Anthropic is preparing to go public as early as October 2026, according to multiple reports this week. The company behind Claude is in early talks with Goldman Sachs, JPMorgan, and Morgan Stanley about a potential offering that could raise more than $60 billion.
The Numbers
Anthropic closed a $30 billion Series G round in February at a $380 billion post-money valuation — making it one of the most valuable private companies in history, alongside OpenAI and SpaceX. The round was led by existing investors including Google, which has now invested over $10 billion in the company.
Revenue growth backs up the valuation. Anthropic is currently operating at roughly $14 billion in annualized revenue, with projections pushing toward $18-20 billion as enterprise demand continues to accelerate. The company’s API business has grown particularly fast as Claude’s reasoning capabilities have attracted developers and enterprise customers looking for alternatives to OpenAI.
The Strategy
An October IPO would position Anthropic to capitalize on AI’s sustained momentum while the window remains open. The company has three advantages heading into public markets:
Differentiated product: Claude has carved out a distinct position in the market, particularly for enterprise users who value its longer context windows and more nuanced outputs. The recent Pentagon controversy, where Anthropic refused to allow military use for surveillance or autonomous weapons, may have cost government contracts but reinforced its brand positioning.

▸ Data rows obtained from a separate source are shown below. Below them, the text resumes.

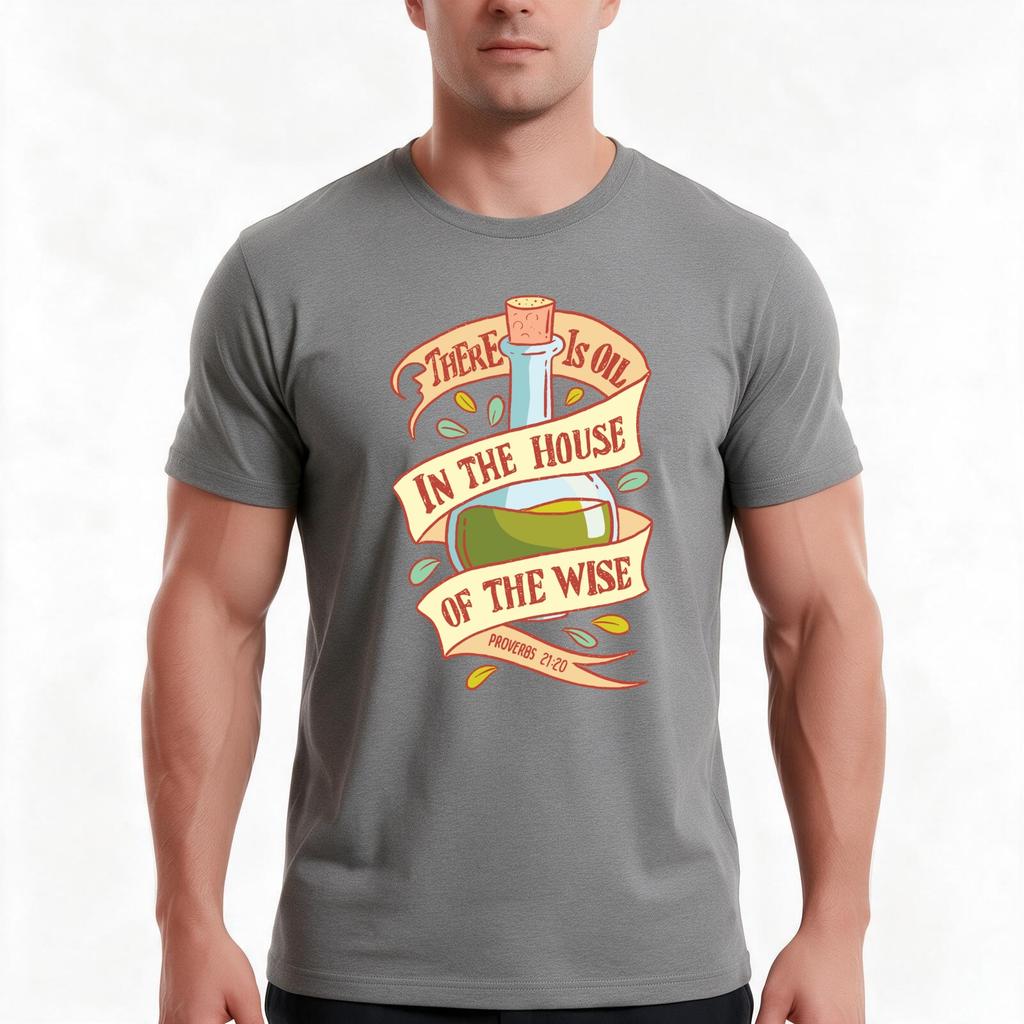 There Is Oil In The House Of The Wise Bible Quote Tshirt Summer Casual Cotton Tee Oversized Streetwear Tops Unisex Unisex Unisex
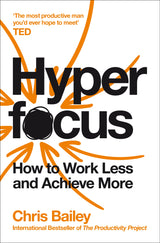 Hyperfocus (How to Be More Productive in a World of Distraction)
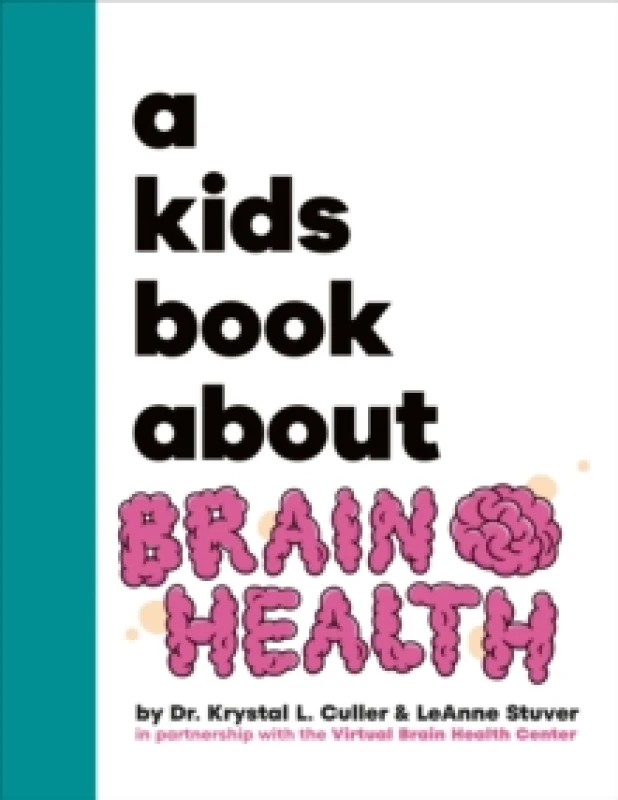 Image of A Kids Book About Brain Health Hardback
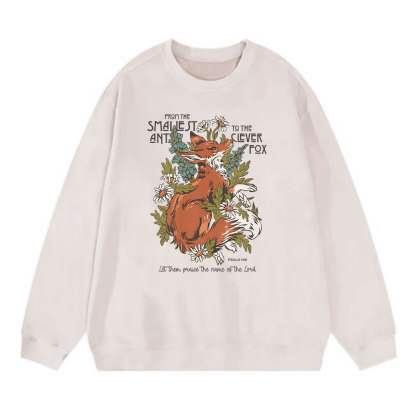 From The Smallest And To The Clever Fox Christian Washed Sweatshirt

Revenue trajectory: Unlike many AI companies burning cash on inference costs, Anthropic has demonstrated strong unit economics. Enterprise customers are paying premium prices for Claude’s capabilities, and the API business provides predictable recurring revenue.
Safety credibility: Anthropic was founded by former OpenAI researchers concerned about AI safety. That origin story — combined with its Constitutional AI approach and refusal of certain government contracts — gives it a distinctive market position as enterprises increasingly consider AI governance.
Who Wins, Who Loses
Winners: Early investors who backed Anthropic at lower valuations stand to make enormous returns. Google gets both a financial win and strategic benefit from keeping a major AI competitor close. The broader AI ecosystem gains another well-capitalized competitor to OpenAI.
Losers: Retail investors may be getting in near the top of a historic AI valuation cycle. Companies relying on Claude could face pricing pressure as Anthropic pursues post-IPO growth. The Pentagon, which now has to watch a company it labeled a “supply chain risk” potentially become a market darling.
The IPO timeline remains preliminary — Anthropic hasn’t filed anything formal, and market conditions could shift. But the direction is clear: the company that built Claude is preparing for its moment on Wall Street.